-- Start --

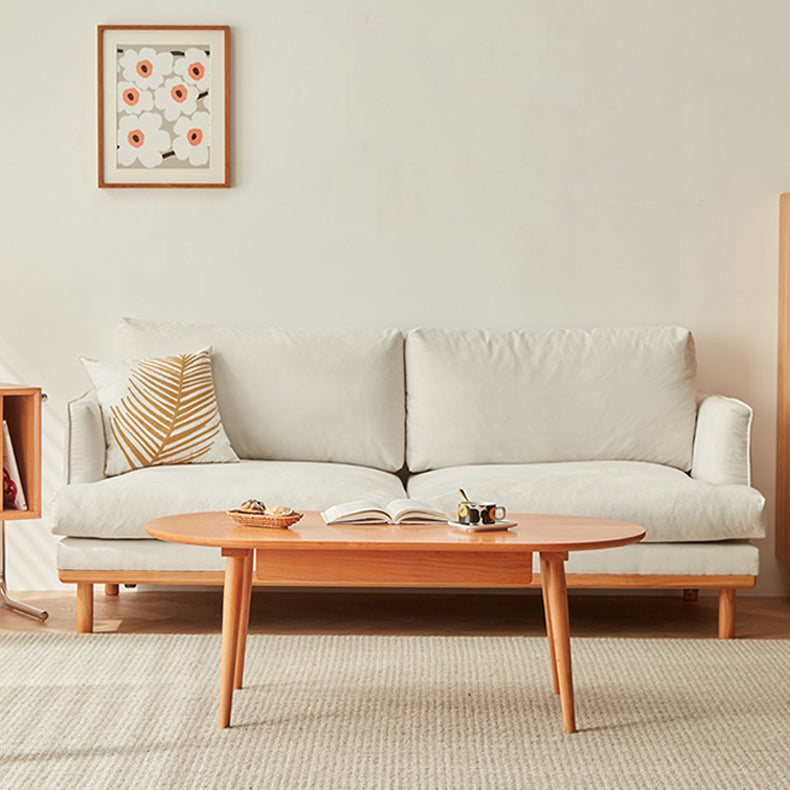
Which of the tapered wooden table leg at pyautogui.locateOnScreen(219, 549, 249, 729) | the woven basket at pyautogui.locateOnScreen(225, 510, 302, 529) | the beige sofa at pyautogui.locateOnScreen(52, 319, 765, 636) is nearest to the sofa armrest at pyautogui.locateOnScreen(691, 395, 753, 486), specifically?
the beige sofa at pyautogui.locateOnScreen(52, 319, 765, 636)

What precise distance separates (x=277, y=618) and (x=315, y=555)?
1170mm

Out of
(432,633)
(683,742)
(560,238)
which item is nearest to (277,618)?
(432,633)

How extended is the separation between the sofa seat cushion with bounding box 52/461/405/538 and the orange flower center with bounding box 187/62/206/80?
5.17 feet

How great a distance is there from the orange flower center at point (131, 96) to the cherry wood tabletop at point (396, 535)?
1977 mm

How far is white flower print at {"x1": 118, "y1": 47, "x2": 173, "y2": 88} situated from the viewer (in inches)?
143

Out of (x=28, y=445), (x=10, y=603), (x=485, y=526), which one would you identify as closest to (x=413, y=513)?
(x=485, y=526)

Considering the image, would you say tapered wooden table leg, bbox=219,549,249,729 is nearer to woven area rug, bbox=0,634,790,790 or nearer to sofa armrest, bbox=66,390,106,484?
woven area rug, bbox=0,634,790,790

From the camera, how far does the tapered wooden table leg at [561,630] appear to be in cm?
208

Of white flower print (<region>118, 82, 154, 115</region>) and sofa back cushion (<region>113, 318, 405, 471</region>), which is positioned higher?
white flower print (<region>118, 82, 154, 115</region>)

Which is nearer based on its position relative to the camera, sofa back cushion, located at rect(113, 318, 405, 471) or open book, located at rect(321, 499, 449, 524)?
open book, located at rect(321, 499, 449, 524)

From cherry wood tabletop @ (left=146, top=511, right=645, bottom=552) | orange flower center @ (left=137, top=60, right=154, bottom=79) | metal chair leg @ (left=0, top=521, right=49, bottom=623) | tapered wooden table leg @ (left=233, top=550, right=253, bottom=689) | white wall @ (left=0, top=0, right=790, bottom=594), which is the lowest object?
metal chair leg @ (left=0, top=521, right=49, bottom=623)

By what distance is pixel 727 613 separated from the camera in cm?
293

-- End --
-- Start --

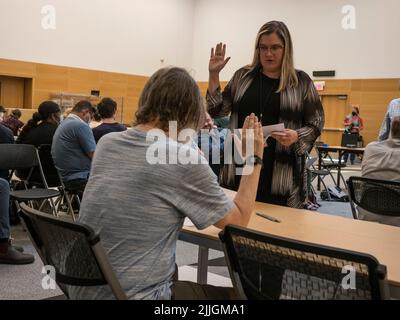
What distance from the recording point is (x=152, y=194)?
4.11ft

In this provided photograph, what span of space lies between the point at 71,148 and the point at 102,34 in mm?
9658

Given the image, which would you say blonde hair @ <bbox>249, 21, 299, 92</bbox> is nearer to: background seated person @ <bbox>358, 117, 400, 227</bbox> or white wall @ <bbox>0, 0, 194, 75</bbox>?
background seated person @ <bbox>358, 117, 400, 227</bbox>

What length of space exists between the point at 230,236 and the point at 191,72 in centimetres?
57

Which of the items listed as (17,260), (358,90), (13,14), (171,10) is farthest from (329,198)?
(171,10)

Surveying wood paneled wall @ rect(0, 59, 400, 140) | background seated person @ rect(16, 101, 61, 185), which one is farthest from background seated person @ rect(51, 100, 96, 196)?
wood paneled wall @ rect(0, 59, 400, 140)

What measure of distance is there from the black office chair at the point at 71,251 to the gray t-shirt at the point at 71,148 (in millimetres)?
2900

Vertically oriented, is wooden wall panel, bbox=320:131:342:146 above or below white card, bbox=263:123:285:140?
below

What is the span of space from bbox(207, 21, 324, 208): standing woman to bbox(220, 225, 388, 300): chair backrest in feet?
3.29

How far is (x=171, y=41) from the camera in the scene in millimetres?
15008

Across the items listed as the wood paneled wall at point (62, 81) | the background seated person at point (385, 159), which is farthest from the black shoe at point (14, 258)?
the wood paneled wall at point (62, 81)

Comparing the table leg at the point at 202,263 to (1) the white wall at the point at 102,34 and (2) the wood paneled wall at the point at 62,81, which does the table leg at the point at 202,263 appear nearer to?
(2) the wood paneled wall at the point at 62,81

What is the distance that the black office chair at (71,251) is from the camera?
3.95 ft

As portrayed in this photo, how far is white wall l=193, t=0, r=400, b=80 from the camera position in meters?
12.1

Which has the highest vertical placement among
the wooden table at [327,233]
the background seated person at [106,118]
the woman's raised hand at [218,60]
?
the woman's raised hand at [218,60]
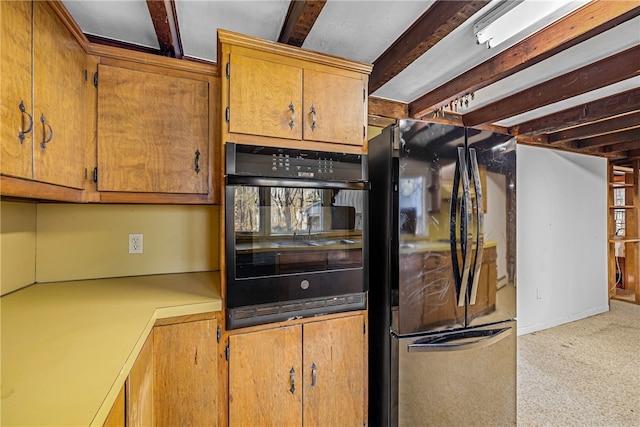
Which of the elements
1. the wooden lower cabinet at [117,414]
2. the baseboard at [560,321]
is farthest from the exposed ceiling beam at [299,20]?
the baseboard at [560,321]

-- End --
-- Start --

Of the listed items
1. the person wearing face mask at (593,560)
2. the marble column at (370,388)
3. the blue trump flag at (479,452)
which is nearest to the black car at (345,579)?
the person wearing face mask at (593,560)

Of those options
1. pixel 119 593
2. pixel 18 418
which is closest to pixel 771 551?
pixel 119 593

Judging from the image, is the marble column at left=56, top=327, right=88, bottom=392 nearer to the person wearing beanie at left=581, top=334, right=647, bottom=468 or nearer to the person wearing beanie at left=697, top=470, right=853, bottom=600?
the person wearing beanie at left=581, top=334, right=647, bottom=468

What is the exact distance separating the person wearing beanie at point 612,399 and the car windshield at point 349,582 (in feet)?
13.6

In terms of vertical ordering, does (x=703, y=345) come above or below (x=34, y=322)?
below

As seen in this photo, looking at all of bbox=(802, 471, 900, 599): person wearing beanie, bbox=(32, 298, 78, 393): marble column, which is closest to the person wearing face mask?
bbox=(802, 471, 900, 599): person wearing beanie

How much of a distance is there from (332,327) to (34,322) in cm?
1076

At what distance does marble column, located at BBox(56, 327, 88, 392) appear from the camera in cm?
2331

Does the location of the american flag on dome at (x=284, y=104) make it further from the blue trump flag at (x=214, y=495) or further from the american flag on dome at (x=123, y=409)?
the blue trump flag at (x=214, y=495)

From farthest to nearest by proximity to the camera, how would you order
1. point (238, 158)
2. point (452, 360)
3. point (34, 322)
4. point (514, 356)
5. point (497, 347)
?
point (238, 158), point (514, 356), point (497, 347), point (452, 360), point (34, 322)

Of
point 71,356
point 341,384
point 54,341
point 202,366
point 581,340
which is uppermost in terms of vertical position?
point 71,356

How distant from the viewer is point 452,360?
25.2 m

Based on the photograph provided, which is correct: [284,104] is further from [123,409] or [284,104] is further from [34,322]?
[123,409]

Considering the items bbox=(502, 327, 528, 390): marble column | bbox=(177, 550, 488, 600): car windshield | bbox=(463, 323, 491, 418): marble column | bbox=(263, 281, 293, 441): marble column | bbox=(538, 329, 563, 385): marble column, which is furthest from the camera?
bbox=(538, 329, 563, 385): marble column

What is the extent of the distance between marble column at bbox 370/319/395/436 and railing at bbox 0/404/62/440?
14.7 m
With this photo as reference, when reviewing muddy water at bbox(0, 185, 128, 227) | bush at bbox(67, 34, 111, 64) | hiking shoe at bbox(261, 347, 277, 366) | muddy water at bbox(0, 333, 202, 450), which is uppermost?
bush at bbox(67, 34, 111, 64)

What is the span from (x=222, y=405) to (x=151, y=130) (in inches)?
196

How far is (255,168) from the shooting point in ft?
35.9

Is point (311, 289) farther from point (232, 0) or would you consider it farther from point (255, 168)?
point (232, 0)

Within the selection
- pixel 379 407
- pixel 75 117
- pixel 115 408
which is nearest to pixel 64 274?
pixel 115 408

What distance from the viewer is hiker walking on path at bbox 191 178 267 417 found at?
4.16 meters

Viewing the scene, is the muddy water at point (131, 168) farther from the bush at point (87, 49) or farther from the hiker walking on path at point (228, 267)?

-- End --

■ **Short task**
Could you reproduce the records from the line with "What distance from the viewer" up to and including the line with "Viewing the scene, is", word for word?

■ **Result below**
What distance from the viewer is hiker walking on path at bbox 191 178 267 417 found at?
4.16 meters

Viewing the scene, is the muddy water at point (131, 168) farther from the bush at point (87, 49) or farther from the hiker walking on path at point (228, 267)?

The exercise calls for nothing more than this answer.